Everyone has trouble keeping their New Year’s resolutions because they tend to be bad habits we want to break, which are challenging, or good ones we should adopt, but have never had the discipline to do so.
But some resolutions we can certainly do better on, especially if we tell others what the goals are, to encourage us or, if we falter, embarrass us for the good.
Planning Your Smile’s Health for the Year Ahead is Beneficial
Making some resolutions about our oral health should be near the top of our list for two reasons. First, few of us grew up understanding exactly how to brush or floss right and what to eat (or not) to keep our mouths healthy. Second, it is not until the dental troubles start mounting up that we realize that getting away with poor dental hygiene when we were younger eventually exacts a high price. And it can get much worse: only then do we understand that periodontal (gum) disease not only can cause our teeth to fall out, but seriously raises the risk for diabetes, cardiovascular disease, and even Alzheimer’s disease.
These are our recommendations for your New Year’s priorities, which you should start on ASAP:
- Make sure you brush both sides of your teeth for a full two minutes, ideally starting after breakfast (when you can even scrape the periodontal bacteria off your tongue that accumulates overnight). The second time should be after your last snack at night. If you’ve never been shown exactly how to do this, have your dental hygienist demonstrate (and be sure to have her provide a professional cleaning twice a year, since she has tools and techniques that can always do a better job than any patient is able to, especially for hard-to-reach places). You may need to have this done more frequently or have her inject an antibacterial solution to stop infections.

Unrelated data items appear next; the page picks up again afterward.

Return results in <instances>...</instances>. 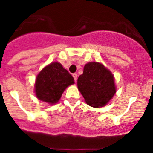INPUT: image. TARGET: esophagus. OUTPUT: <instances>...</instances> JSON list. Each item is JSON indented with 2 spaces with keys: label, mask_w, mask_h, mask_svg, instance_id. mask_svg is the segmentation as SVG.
I'll list each match as a JSON object with an SVG mask.
<instances>
[{
  "label": "esophagus",
  "mask_w": 153,
  "mask_h": 153,
  "mask_svg": "<svg viewBox=\"0 0 153 153\" xmlns=\"http://www.w3.org/2000/svg\"><path fill=\"white\" fill-rule=\"evenodd\" d=\"M73 76H74V80L76 81V79H77V74H73Z\"/></svg>",
  "instance_id": "1"
}]
</instances>
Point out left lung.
Wrapping results in <instances>:
<instances>
[{
    "mask_svg": "<svg viewBox=\"0 0 153 153\" xmlns=\"http://www.w3.org/2000/svg\"><path fill=\"white\" fill-rule=\"evenodd\" d=\"M77 87L86 103L94 108L106 106L117 92L113 74L98 62L85 65L83 74L78 77Z\"/></svg>",
    "mask_w": 153,
    "mask_h": 153,
    "instance_id": "1",
    "label": "left lung"
}]
</instances>
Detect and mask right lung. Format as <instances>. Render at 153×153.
I'll list each match as a JSON object with an SVG mask.
<instances>
[{
  "instance_id": "right-lung-1",
  "label": "right lung",
  "mask_w": 153,
  "mask_h": 153,
  "mask_svg": "<svg viewBox=\"0 0 153 153\" xmlns=\"http://www.w3.org/2000/svg\"><path fill=\"white\" fill-rule=\"evenodd\" d=\"M74 83V77L61 63L53 62L37 74L34 92L40 100L53 105L60 100L66 88Z\"/></svg>"
}]
</instances>
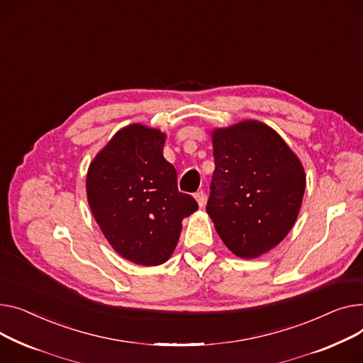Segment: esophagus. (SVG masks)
<instances>
[{
	"instance_id": "1",
	"label": "esophagus",
	"mask_w": 363,
	"mask_h": 363,
	"mask_svg": "<svg viewBox=\"0 0 363 363\" xmlns=\"http://www.w3.org/2000/svg\"><path fill=\"white\" fill-rule=\"evenodd\" d=\"M195 199L198 201V205H199L201 208L205 205L206 196H205V194H203V190H199V191H196V194H195Z\"/></svg>"
}]
</instances>
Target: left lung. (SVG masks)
Returning <instances> with one entry per match:
<instances>
[{
    "label": "left lung",
    "mask_w": 363,
    "mask_h": 363,
    "mask_svg": "<svg viewBox=\"0 0 363 363\" xmlns=\"http://www.w3.org/2000/svg\"><path fill=\"white\" fill-rule=\"evenodd\" d=\"M216 169L206 212L224 245L258 258L279 245L301 211V160L269 125L246 120L212 132Z\"/></svg>",
    "instance_id": "left-lung-1"
}]
</instances>
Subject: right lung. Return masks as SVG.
<instances>
[{
  "label": "right lung",
  "mask_w": 363,
  "mask_h": 363,
  "mask_svg": "<svg viewBox=\"0 0 363 363\" xmlns=\"http://www.w3.org/2000/svg\"><path fill=\"white\" fill-rule=\"evenodd\" d=\"M164 143L158 129L127 125L101 149L86 176L88 202L104 236L124 259L143 267L168 261L183 218L198 209L179 191Z\"/></svg>",
  "instance_id": "add662e5"
}]
</instances>
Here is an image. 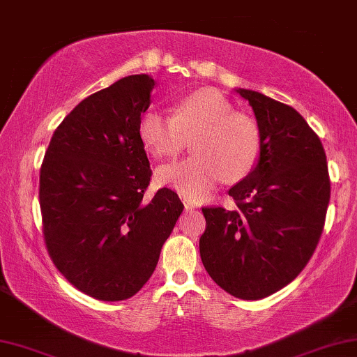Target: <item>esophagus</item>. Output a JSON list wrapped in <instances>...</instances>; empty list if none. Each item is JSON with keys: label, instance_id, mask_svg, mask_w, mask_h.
<instances>
[{"label": "esophagus", "instance_id": "1", "mask_svg": "<svg viewBox=\"0 0 357 357\" xmlns=\"http://www.w3.org/2000/svg\"><path fill=\"white\" fill-rule=\"evenodd\" d=\"M183 204H185V211H191V209H195V204L193 202H190L188 199H183Z\"/></svg>", "mask_w": 357, "mask_h": 357}]
</instances>
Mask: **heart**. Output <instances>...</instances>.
Masks as SVG:
<instances>
[{
	"label": "heart",
	"mask_w": 357,
	"mask_h": 357,
	"mask_svg": "<svg viewBox=\"0 0 357 357\" xmlns=\"http://www.w3.org/2000/svg\"><path fill=\"white\" fill-rule=\"evenodd\" d=\"M139 137L156 158H175L188 140L195 155L156 171L158 182L178 190L188 199H201L222 177L228 182L248 177L261 156V130L255 118L236 112L220 92L196 91L175 103L172 114L155 108L144 112Z\"/></svg>",
	"instance_id": "obj_1"
}]
</instances>
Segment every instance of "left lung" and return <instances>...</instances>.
<instances>
[{
    "mask_svg": "<svg viewBox=\"0 0 357 357\" xmlns=\"http://www.w3.org/2000/svg\"><path fill=\"white\" fill-rule=\"evenodd\" d=\"M261 130V156L228 190L236 207H202L199 238L206 271L229 295L260 300L298 276L326 223L331 178L324 146L292 107L238 89Z\"/></svg>",
    "mask_w": 357,
    "mask_h": 357,
    "instance_id": "left-lung-1",
    "label": "left lung"
}]
</instances>
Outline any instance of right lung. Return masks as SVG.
Here are the masks:
<instances>
[{"mask_svg":"<svg viewBox=\"0 0 357 357\" xmlns=\"http://www.w3.org/2000/svg\"><path fill=\"white\" fill-rule=\"evenodd\" d=\"M155 79L130 75L79 102L59 124L40 171L47 254L63 278L103 301L145 286L183 212L177 193L148 199L150 161L139 137Z\"/></svg>","mask_w":357,"mask_h":357,"instance_id":"add662e5","label":"right lung"}]
</instances>
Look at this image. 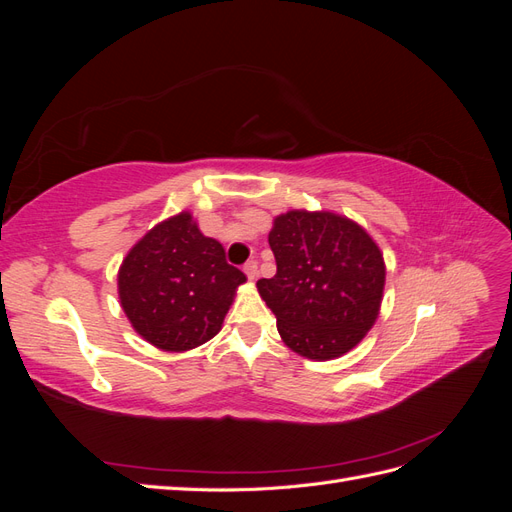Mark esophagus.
<instances>
[{
    "mask_svg": "<svg viewBox=\"0 0 512 512\" xmlns=\"http://www.w3.org/2000/svg\"><path fill=\"white\" fill-rule=\"evenodd\" d=\"M243 271H245V275H247V280H256V275H258V262H256V260H247L245 265H243Z\"/></svg>",
    "mask_w": 512,
    "mask_h": 512,
    "instance_id": "1",
    "label": "esophagus"
}]
</instances>
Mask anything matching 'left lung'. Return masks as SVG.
<instances>
[{
    "label": "left lung",
    "mask_w": 512,
    "mask_h": 512,
    "mask_svg": "<svg viewBox=\"0 0 512 512\" xmlns=\"http://www.w3.org/2000/svg\"><path fill=\"white\" fill-rule=\"evenodd\" d=\"M277 273L258 292L284 344L314 361L352 350L374 327L384 290V258L367 232L329 211H288L269 232Z\"/></svg>",
    "instance_id": "1"
}]
</instances>
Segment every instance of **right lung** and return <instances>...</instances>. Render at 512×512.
<instances>
[{
	"label": "right lung",
	"mask_w": 512,
	"mask_h": 512,
	"mask_svg": "<svg viewBox=\"0 0 512 512\" xmlns=\"http://www.w3.org/2000/svg\"><path fill=\"white\" fill-rule=\"evenodd\" d=\"M243 282L222 243L205 237L188 211L153 226L117 275L134 331L166 352L192 350L218 335Z\"/></svg>",
	"instance_id": "add662e5"
}]
</instances>
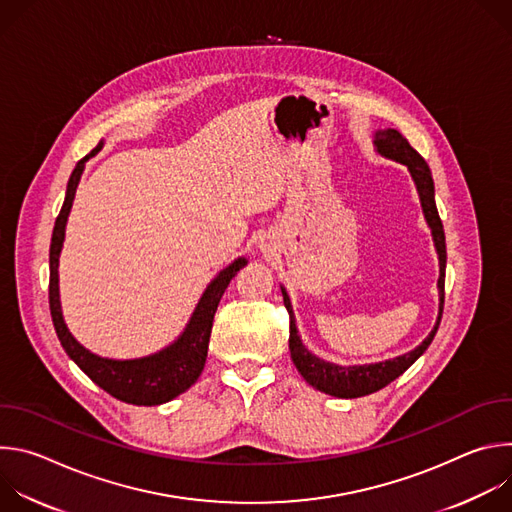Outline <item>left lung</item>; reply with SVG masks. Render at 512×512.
Returning <instances> with one entry per match:
<instances>
[{
	"label": "left lung",
	"mask_w": 512,
	"mask_h": 512,
	"mask_svg": "<svg viewBox=\"0 0 512 512\" xmlns=\"http://www.w3.org/2000/svg\"><path fill=\"white\" fill-rule=\"evenodd\" d=\"M375 148L383 158L395 160L403 166H407L419 200H421V208L425 214V221L431 229V237H433V245L437 251V259H440V279H437V289H440V314H437V322L433 326V330L429 332V336L411 352L401 354L397 358L391 360H383V362H373V364H354V367H340V364H332L328 360L318 358L316 354H312L304 344L302 338L298 334L296 328V318H294V310H291V302L285 287H281V296H283V304L289 312V352H291V360H294L296 369L300 371V375L318 391L332 395V397H340V399H356V397H364L371 395L383 387H387L391 381H395L399 375H403L411 364L427 350V346L431 344L437 326L442 322V312H444V285H446V235H444V225L442 218L437 214V206H435V190H433V178H431V170L427 166V162L411 148L409 141L397 131V129H379L375 131Z\"/></svg>",
	"instance_id": "8db88e82"
}]
</instances>
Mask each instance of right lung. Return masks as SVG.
<instances>
[{
  "mask_svg": "<svg viewBox=\"0 0 512 512\" xmlns=\"http://www.w3.org/2000/svg\"><path fill=\"white\" fill-rule=\"evenodd\" d=\"M103 141L97 148L85 156L77 168L72 170L64 204L60 208V214L56 216L54 231H52V243H50V287H48V298H50V314L54 322V330L58 334V340L66 354L77 362V367L103 391H107L111 397L131 403V405H162L190 389L196 379L200 377L206 352H208V340L212 330L214 312L221 302L225 289L229 287L231 279L237 275L239 269L247 265L245 257L235 259L229 267H225L218 273L208 287L186 324L184 332L164 350L143 356V358H131V360H113L103 358L87 350L83 344L77 342L64 324L62 310H60V294H58V257L64 243V229L68 214L72 208V200H75L77 186L81 182L85 164L89 158H93L97 152H101Z\"/></svg>",
  "mask_w": 512,
  "mask_h": 512,
  "instance_id": "1",
  "label": "right lung"
}]
</instances>
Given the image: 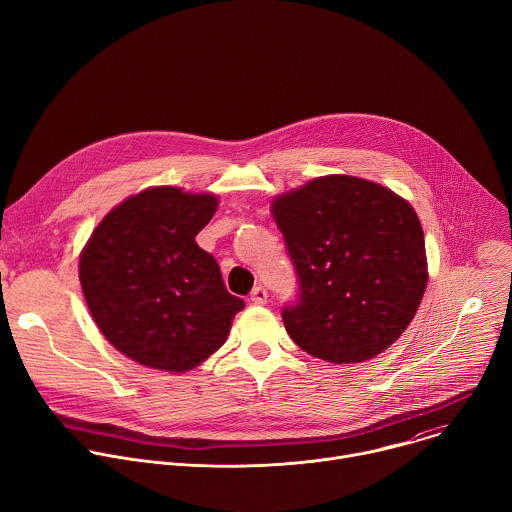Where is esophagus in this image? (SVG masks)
<instances>
[{
  "instance_id": "obj_1",
  "label": "esophagus",
  "mask_w": 512,
  "mask_h": 512,
  "mask_svg": "<svg viewBox=\"0 0 512 512\" xmlns=\"http://www.w3.org/2000/svg\"><path fill=\"white\" fill-rule=\"evenodd\" d=\"M267 298H269V294H267L265 287H255V289L251 291V304H255V306L267 304Z\"/></svg>"
}]
</instances>
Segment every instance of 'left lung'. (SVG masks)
I'll list each match as a JSON object with an SVG mask.
<instances>
[{"instance_id": "1", "label": "left lung", "mask_w": 512, "mask_h": 512, "mask_svg": "<svg viewBox=\"0 0 512 512\" xmlns=\"http://www.w3.org/2000/svg\"><path fill=\"white\" fill-rule=\"evenodd\" d=\"M294 261L300 296L281 312L308 354L364 362L411 324L427 285L423 229L393 190L354 176H322L271 202Z\"/></svg>"}]
</instances>
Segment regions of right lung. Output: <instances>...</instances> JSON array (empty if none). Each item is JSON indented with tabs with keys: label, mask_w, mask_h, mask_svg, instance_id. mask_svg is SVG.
<instances>
[{
	"label": "right lung",
	"mask_w": 512,
	"mask_h": 512,
	"mask_svg": "<svg viewBox=\"0 0 512 512\" xmlns=\"http://www.w3.org/2000/svg\"><path fill=\"white\" fill-rule=\"evenodd\" d=\"M214 194L148 188L115 206L79 261L83 294L103 336L143 367L186 373L221 348L245 302L231 296L196 235Z\"/></svg>",
	"instance_id": "1"
}]
</instances>
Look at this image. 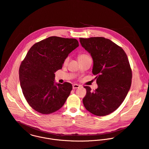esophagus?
I'll return each mask as SVG.
<instances>
[{
  "label": "esophagus",
  "instance_id": "1",
  "mask_svg": "<svg viewBox=\"0 0 149 149\" xmlns=\"http://www.w3.org/2000/svg\"><path fill=\"white\" fill-rule=\"evenodd\" d=\"M79 85H78V84H73L72 85V88H73V89H77V88H79Z\"/></svg>",
  "mask_w": 149,
  "mask_h": 149
}]
</instances>
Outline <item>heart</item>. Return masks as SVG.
Masks as SVG:
<instances>
[{
	"label": "heart",
	"mask_w": 149,
	"mask_h": 149,
	"mask_svg": "<svg viewBox=\"0 0 149 149\" xmlns=\"http://www.w3.org/2000/svg\"><path fill=\"white\" fill-rule=\"evenodd\" d=\"M87 56H89L87 55V54H79V55L78 56V59H81V58H84V57H87ZM68 59H69V58H68V57H67V58L64 60V64H67V63H68Z\"/></svg>",
	"instance_id": "obj_1"
}]
</instances>
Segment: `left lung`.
I'll return each instance as SVG.
<instances>
[{"label": "left lung", "instance_id": "left-lung-1", "mask_svg": "<svg viewBox=\"0 0 149 149\" xmlns=\"http://www.w3.org/2000/svg\"><path fill=\"white\" fill-rule=\"evenodd\" d=\"M79 41L92 57V73L98 85L93 91L84 86V105L96 116L108 115L120 107L131 86L132 72L127 55L120 46L104 37L79 38Z\"/></svg>", "mask_w": 149, "mask_h": 149}]
</instances>
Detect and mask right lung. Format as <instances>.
Segmentation results:
<instances>
[{
	"label": "right lung",
	"mask_w": 149,
	"mask_h": 149,
	"mask_svg": "<svg viewBox=\"0 0 149 149\" xmlns=\"http://www.w3.org/2000/svg\"><path fill=\"white\" fill-rule=\"evenodd\" d=\"M78 45L75 38L52 36L29 50L19 68V80L26 100L36 111L50 114L65 104L72 86L66 82L55 85L54 73Z\"/></svg>",
	"instance_id": "right-lung-1"
}]
</instances>
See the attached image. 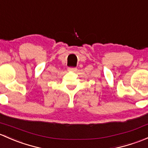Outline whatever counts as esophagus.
I'll return each instance as SVG.
<instances>
[{
	"label": "esophagus",
	"mask_w": 148,
	"mask_h": 148,
	"mask_svg": "<svg viewBox=\"0 0 148 148\" xmlns=\"http://www.w3.org/2000/svg\"><path fill=\"white\" fill-rule=\"evenodd\" d=\"M68 71H72V72H76L77 71V68H68Z\"/></svg>",
	"instance_id": "esophagus-1"
}]
</instances>
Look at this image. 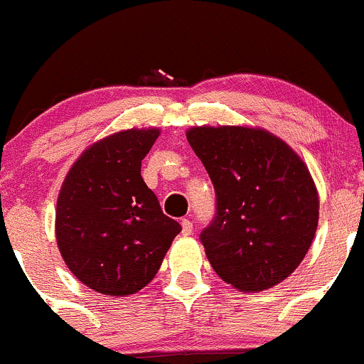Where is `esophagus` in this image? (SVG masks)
<instances>
[{
  "mask_svg": "<svg viewBox=\"0 0 364 364\" xmlns=\"http://www.w3.org/2000/svg\"><path fill=\"white\" fill-rule=\"evenodd\" d=\"M181 226H182V235H183V237H187V235L193 233V223H191L189 219H182Z\"/></svg>",
  "mask_w": 364,
  "mask_h": 364,
  "instance_id": "obj_1",
  "label": "esophagus"
}]
</instances>
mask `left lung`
Segmentation results:
<instances>
[{"label":"left lung","instance_id":"8db88e82","mask_svg":"<svg viewBox=\"0 0 364 364\" xmlns=\"http://www.w3.org/2000/svg\"><path fill=\"white\" fill-rule=\"evenodd\" d=\"M186 136L215 189L217 215L200 237L212 268L243 293L286 280L319 223L306 164L263 127L196 126Z\"/></svg>","mask_w":364,"mask_h":364}]
</instances>
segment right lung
Segmentation results:
<instances>
[{"label": "right lung", "mask_w": 364, "mask_h": 364, "mask_svg": "<svg viewBox=\"0 0 364 364\" xmlns=\"http://www.w3.org/2000/svg\"><path fill=\"white\" fill-rule=\"evenodd\" d=\"M161 131H117L89 145L66 173L55 240L70 272L107 296H129L156 277L181 224L163 213L141 178Z\"/></svg>", "instance_id": "add662e5"}]
</instances>
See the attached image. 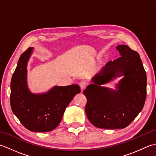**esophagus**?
Returning <instances> with one entry per match:
<instances>
[{"instance_id": "34e87169", "label": "esophagus", "mask_w": 156, "mask_h": 156, "mask_svg": "<svg viewBox=\"0 0 156 156\" xmlns=\"http://www.w3.org/2000/svg\"><path fill=\"white\" fill-rule=\"evenodd\" d=\"M79 85H80L81 90H84V89L86 88V87H87V82H84V81H81L80 82V84H79Z\"/></svg>"}]
</instances>
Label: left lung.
Returning a JSON list of instances; mask_svg holds the SVG:
<instances>
[{
  "instance_id": "left-lung-1",
  "label": "left lung",
  "mask_w": 156,
  "mask_h": 156,
  "mask_svg": "<svg viewBox=\"0 0 156 156\" xmlns=\"http://www.w3.org/2000/svg\"><path fill=\"white\" fill-rule=\"evenodd\" d=\"M121 57L108 62L92 78L94 84L83 91L87 98L85 112L88 120L98 128L123 129L143 108L146 98L147 77L140 56L127 45H118ZM125 77L117 91L100 85L117 76Z\"/></svg>"
}]
</instances>
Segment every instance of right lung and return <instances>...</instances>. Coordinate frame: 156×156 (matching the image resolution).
<instances>
[{
	"label": "right lung",
	"instance_id": "1",
	"mask_svg": "<svg viewBox=\"0 0 156 156\" xmlns=\"http://www.w3.org/2000/svg\"><path fill=\"white\" fill-rule=\"evenodd\" d=\"M33 50L29 48L21 54L11 82L10 102L13 113L31 131L48 132L60 122L74 96L80 92L77 84L55 87L41 94L31 93L27 87V64Z\"/></svg>",
	"mask_w": 156,
	"mask_h": 156
}]
</instances>
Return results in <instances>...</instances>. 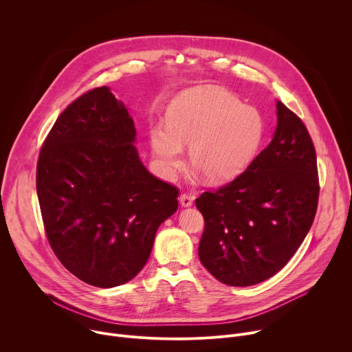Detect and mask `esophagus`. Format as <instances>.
I'll list each match as a JSON object with an SVG mask.
<instances>
[{
	"instance_id": "esophagus-1",
	"label": "esophagus",
	"mask_w": 352,
	"mask_h": 352,
	"mask_svg": "<svg viewBox=\"0 0 352 352\" xmlns=\"http://www.w3.org/2000/svg\"><path fill=\"white\" fill-rule=\"evenodd\" d=\"M179 202H181V205H182L184 208H189V206H192V204H193V196H190V195H188V193H182V195L179 196Z\"/></svg>"
}]
</instances>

- Flossing is not easy to do correctly: be sure you scrape both sides between each tooth from bottom to top and then move the string when you do this between the next set of teeth. Don’t rush it and don’t snack afterwards. If brushing and flossing thoroughly do not result in improved oral health, you should ask your hygienist for recommendations about a brush, toothpaste, mouthwash, or adding a small-bristled manual pick and Waterpik to your routine.
- Have Dr. Cluff give you a full dental examination twice a year, including a digital x-ray if she suspects you may have cavities or a jawbone infection that can only be seen this way. She can also note any signs of everything from oral cancer to damage from grinding your teeth when you sleep.
- Commit to eating a diet that is better for your oral and overall health.
Reduce the amount of white sugar, fructose, and refined foods (white bread, pasta, and rice, for example) and replace them with healthier sweeteners (like Xylitol, stevia, monk fruit, and erythritol) and whole grains, vegetables, nuts, seeds, beans, peas, fruits, proteins, and healthy fats. With all the new alternatives to junk food that are available, you can still have plenty of delicious fun eating.
If you make progress on these commitments, you’ll definitely have a happier New Year!